Under another aspect of the present disclosure, substantially all of the nanotube elements within the nanotube fabric have lengths less than the distance between the first sidewall and the second sidewall.
Under another aspect of the present disclosure, applying the electrical stimulus creates a plurality of breaks in the plurality of nanotubes, and this plurality of breaks provides a plurality of adjustable switching sites across the nanotube fabric.
Under another aspect of the present disclosure, the two-terminal nanotube switching device is rendered into a nonvolatile low resistive SET state by adjusting a plurality of the switching sites into nonvolatile low resistive states and rendered into a nonvolatile high resistive RESET state by adjusting a plurality of the switching sites into nonvolatile high resistive states.
Under another aspect of the present disclosure, the nanotubes are carbon nanotubes.
The present disclosure also provides a two-terminal resistive change element. The element comprises a nanotube fabric having a first sidewall and a second sidewall and comprises a plurality of nanotubes. The element further comprises a first conductive terminal in electrical communication with the first sidewall of the nanotube fabric. The element further comprises a second conductive terminal in electrical communication with the second sidewall of the nanotube fabric such that the nanotube fabric provides a conductive path between the first conductive terminal and the second conductive terminal. The element further comprises a plurality of breaks within the plurality of nanotubes, each break providing a switching site within the nanotube fabric. Within the element, these switching sites are adjustable between a nonvolatile low resistive state and a nonvolatile high resistive state responsive to a programming stimulus applied across the first conductive terminal and the second conductive terminal. Also within the element, the low resistive states and the high resistive states are substantially uniform among the plurality of switching sites.
Other features and advantages of the present disclosure will become apparent from the following description, which is provided below in relation to the accompanying drawings.
BRIEF DESCRIPTION OF THE DRAWINGS FIG. 1A is a diagram illustrating a vertically oriented two-terminal nanotube switching device comprising a nanotube fabric layer and using top and bottom contacts.
FIG. 1B is a diagram illustrating a horizontally oriented two-terminal nanotube switching device comprising a nanotube fabric layer and two bottom contacts.
FIG. 1C is a diagram illustrating a horizontally oriented two-terminal nanotube switching device comprising a nanotube fabric layer and using sidewall contacts.
FIG. 2A is a diagram illustrating a device cell comprising a vertically oriented two-terminal nanotube switching device, as depicted in FIG. 1A, and a FET selection device.
FIG. 2B is a diagram illustrating a device cell comprising a horizontally oriented two-terminal nanotube switching device, as depicted in FIG. 1B, and a FET selection device.
FIG. 2C is a diagram illustrating an array of horizontally oriented two-terminal nanotube switching devices with sidewall contacts, as depicted in FIG. 1C.
FIG. 3 is a SEM image of a nanotube fabric.
FIG. 4A is a diagram schematically illustrating the conductive pathways within a nanotube fabric when the nanotube fabric is in a low resistive SET state.

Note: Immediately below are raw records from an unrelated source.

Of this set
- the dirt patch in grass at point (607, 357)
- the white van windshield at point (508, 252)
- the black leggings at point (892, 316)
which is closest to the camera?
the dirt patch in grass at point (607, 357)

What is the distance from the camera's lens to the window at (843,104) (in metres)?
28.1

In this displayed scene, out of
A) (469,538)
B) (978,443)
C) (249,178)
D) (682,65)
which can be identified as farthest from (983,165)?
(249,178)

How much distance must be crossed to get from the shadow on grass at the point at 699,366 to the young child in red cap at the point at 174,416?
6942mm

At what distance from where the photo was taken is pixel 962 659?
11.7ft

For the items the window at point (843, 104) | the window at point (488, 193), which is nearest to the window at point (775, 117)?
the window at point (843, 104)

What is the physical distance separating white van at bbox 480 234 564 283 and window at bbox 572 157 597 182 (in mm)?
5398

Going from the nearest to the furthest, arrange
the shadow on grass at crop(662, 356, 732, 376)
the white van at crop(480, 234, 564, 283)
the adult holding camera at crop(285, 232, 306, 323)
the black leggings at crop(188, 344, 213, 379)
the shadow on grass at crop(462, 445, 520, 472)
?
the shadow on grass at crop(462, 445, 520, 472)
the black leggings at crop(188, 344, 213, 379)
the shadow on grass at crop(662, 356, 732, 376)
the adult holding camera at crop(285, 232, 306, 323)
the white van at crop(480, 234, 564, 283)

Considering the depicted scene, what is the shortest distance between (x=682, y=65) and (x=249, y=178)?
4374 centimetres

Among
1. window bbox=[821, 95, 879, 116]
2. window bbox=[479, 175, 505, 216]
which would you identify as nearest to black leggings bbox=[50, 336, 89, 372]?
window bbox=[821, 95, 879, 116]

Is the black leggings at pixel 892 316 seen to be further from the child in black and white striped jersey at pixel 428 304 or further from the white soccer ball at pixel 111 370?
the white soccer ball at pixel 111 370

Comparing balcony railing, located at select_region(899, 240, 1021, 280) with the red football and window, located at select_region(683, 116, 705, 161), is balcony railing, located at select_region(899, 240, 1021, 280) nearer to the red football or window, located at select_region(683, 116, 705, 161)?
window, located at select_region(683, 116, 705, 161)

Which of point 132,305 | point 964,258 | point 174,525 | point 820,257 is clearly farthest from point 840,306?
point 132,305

FIG. 4B is a diagram schematically illustrating the conductive pathways within a nanotube fabric when the nanotube fabric is in a high resistive RESET state.
FIG. 5 is a diagram highlighting different types of nanotube-to-nanotube interfaces within a nanotube switching element.
FIG. 6A is a diagram detailing the interface between a first pair of nanotubes interacting sidewall-to-sidewall.
FIG. 6B is a diagram detailing the interface between a second pair of nanotubes interacting sidewall-to-sidewall.
FIG. 6C is a diagram detailing the interface between a third pair of nanotubes interacting end-to-end.
FIG. 7 is a graph plotting the electrical current through different nanotube interfaces as a function of the separation distance between the nanotubes within an atomistic density-functional theory (DFT) simulation.
FIG. 8 is a diagram illustrating creating a break within a single nanotube element to create a switching site according to the methods of the present disclosure.
FIG. 9 is a process diagram illustrating a first method of forming a nanotube switching device according to the methods of the present disclosure which uses relatively long nanotube elements and results in breaks distributed across a nanotube fabric.
FIG. 10 is a process diagram illustrating a second method of forming a nanotube switching device according to the methods of the present disclosure which uses relatively short nanotube elements and results in breaks distributed across a nanotube fabric.
FIG. 11 is a process diagram illustrating a third method of forming a nanotube switching device according to the methods of the present disclosure which uses relatively long nanotube elements and results in breaks located largely within a single region within a nanotube fabric.
FIG. 12 is a process diagram illustrating a fourth method of forming a nanotube switching device according to the methods of the present disclosure which uses a mixture of short and long nanotube elements and results in breaks distributed across a nanotube fabric.
FIG. 13 is a process diagram illustrating a fifth method of forming a nanotube switching device according to the methods of the present disclosure which realizes a vertically oriented two-terminal nanotube switching device which includes break-type switching sites within its nanotube fabric.
FIG. 14 is a process diagram illustrating a sixth method of forming a nanotube switching device according to the methods of the present disclosure which realizes a horizontally oriented two-terminal nanotube switching device with contacts situated below a nanotube fabric and which includes break-type switching sites within its nanotube fabric.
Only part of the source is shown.